ABSTRACT
The standard for diagnosing invasive pneumococcal disease (IPD) is to isolate pneumococcus in culture. However, the etiological agent cannot be identified in some patients, especially those who received empirical antibiotic therapy. This study aimed to detect pneumococcus in normally sterile fluids by qPCR in patients with suspected IPD hospitalized in Lima. qPCR had a detection limit of 1.2 x 101 genome copies/uL. Of the 71 clinical samples (51 were pleural fluid [PF] and 20 were cerebrospinal fluid [CSF]), 29.4% (28/71) were positive for pneumococcus by culture and 71.8% (51/71) were positive by qPCR, including 78.4% (40/51) in PF and 55.0% (11/20) in CSF. Of the positive samples, 13/51 were serotype 19A. The detection of pneumococcus was almost double by qPCR compared to the conventional microbiological method. Therefore, molecular methods such as qPCR should be implemented to improve the identification and timely treatment of IPD in Peru and in the region.

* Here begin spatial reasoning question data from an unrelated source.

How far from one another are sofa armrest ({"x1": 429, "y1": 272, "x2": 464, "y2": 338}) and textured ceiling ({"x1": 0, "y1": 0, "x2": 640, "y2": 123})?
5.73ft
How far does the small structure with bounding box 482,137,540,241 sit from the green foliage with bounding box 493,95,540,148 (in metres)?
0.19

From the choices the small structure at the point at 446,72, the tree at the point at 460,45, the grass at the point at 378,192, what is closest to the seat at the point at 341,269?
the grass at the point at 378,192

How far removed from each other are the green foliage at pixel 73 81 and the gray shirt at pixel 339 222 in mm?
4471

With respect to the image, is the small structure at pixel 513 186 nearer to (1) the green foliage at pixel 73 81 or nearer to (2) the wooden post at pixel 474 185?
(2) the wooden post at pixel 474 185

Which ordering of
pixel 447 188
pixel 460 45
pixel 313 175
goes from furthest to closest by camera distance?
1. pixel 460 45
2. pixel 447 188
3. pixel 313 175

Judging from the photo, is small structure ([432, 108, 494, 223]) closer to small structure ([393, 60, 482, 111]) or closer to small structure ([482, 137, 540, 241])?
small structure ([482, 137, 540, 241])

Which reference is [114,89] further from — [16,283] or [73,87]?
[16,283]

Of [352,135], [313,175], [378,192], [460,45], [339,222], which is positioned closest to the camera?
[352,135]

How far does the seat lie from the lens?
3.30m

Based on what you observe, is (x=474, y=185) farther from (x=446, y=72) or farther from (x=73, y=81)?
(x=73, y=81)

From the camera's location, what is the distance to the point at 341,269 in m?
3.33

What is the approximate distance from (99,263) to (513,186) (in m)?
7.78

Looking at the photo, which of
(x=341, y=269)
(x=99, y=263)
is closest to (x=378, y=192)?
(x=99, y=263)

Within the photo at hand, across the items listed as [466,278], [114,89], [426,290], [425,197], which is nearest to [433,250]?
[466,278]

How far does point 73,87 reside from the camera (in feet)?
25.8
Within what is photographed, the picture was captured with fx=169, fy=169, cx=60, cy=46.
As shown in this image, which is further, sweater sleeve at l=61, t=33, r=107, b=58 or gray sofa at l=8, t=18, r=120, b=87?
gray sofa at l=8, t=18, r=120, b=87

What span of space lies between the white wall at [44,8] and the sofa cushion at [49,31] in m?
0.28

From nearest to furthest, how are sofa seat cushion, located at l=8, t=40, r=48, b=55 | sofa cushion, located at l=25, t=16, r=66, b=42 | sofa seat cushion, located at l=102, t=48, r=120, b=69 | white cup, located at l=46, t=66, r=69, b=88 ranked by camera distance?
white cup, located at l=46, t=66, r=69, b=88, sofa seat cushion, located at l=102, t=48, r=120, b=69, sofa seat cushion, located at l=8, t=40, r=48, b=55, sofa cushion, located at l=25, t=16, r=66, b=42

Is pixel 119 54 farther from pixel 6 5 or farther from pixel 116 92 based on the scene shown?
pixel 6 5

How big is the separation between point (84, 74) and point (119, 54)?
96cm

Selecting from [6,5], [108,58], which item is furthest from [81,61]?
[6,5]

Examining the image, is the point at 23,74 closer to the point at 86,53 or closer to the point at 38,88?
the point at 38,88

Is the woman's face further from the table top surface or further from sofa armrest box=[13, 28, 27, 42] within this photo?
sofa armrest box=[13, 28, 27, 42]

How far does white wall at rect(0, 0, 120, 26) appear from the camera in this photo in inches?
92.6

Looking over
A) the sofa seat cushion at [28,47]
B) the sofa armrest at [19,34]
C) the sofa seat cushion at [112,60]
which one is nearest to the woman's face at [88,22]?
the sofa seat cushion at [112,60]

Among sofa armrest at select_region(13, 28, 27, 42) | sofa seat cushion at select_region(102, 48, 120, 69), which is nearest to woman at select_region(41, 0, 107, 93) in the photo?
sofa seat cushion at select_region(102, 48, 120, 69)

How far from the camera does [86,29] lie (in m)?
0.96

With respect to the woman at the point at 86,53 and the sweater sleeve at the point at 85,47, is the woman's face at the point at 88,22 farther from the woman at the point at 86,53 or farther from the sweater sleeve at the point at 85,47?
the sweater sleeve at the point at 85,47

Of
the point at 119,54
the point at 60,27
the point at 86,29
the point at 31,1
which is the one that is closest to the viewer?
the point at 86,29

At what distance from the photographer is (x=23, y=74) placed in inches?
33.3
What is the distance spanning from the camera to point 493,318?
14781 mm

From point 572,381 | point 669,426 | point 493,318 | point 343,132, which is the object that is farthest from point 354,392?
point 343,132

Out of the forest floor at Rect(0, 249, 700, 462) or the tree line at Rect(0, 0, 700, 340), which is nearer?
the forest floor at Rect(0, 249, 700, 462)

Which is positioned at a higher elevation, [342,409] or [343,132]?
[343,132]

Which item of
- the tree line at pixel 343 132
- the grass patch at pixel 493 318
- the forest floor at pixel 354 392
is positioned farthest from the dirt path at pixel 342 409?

Keywords: Streptococcus pneumoniae; qPCR, invasive pneumococcal disease; pneumoniae; meningitis, molecular methods
INTRODUCTION
Streptococcus pneumoniae (pneumococcus) is a Gram-positive, encapsulated diplococcus with more than 100 serotypes that causes high morbidity and mortality rates, particularly in children, older adults, and patients with chronic diseases in low- and middle-income countries 1. Pneumococcus causes non-invasive disease (otitis or sinusitis) and invasive pneumococcal disease (IPD) such as bacteremia, pneumonia, and meningitis. It is one of the leading causes of acute otitis media, pneumonia, and bacterial meningitis in children after the introduction of the Haemophilus influenzae type b vaccine worldwide 2. Although the incidence of IPD has increased in the last two decades, it is expected to decline with the widespread use of pneumococcal conjugate vaccines (PCV) 3.
Microbiological culture is the primary method for detecting S. pneumoniae and diagnosing IPD, but it often yields negative results in patients who have received antibiotics prior to sample collection. The use of BioFire® FilmArray®Panels offers high accuracy in pathogen detection, but they are expensive and difficult to access for many healthcare centers 4. Because of this, the use of more accessible molecular tests is recommended, such as conventional PCR or real-time PCR (qPCR), which offer results comparable to automated methods 5.
Given this situation, there is a need to evaluate usually-sterile fluids using molecular methods to optimize diagnosis. Molecular methods such as qPCR are used in blood, pleural fluid (PF), and cerebrospinal fluid (CSF) samples 6,7. The sensitivity and specificity of these methods are higher than those of microbiological methods 8 and represent a promising strategy for identifying these pathogens in patients with clinical suspicion of IPD.
In the absence of local data on the use of molecular methods in clinical samples, we conducted this study in order to determine pneumococcus in normally sterile fluids using qPCR in hospitalized patients with suspected IPD in national hospitals and private clinics in Lima, Peru, between 2016 and 2023.
KEY MESSAGES
Motivation for the study. Invasive pneumococcal disease (IPD) is usually diagnosed by microbiological culture to detect pneumococcus. However, this is sometimes not possible, particularly in patients who have previously received antibiotics. This study sought to detect pneumococcus using a molecular technique such as qPCR in hospitalized patients in Lima with suspected IPD.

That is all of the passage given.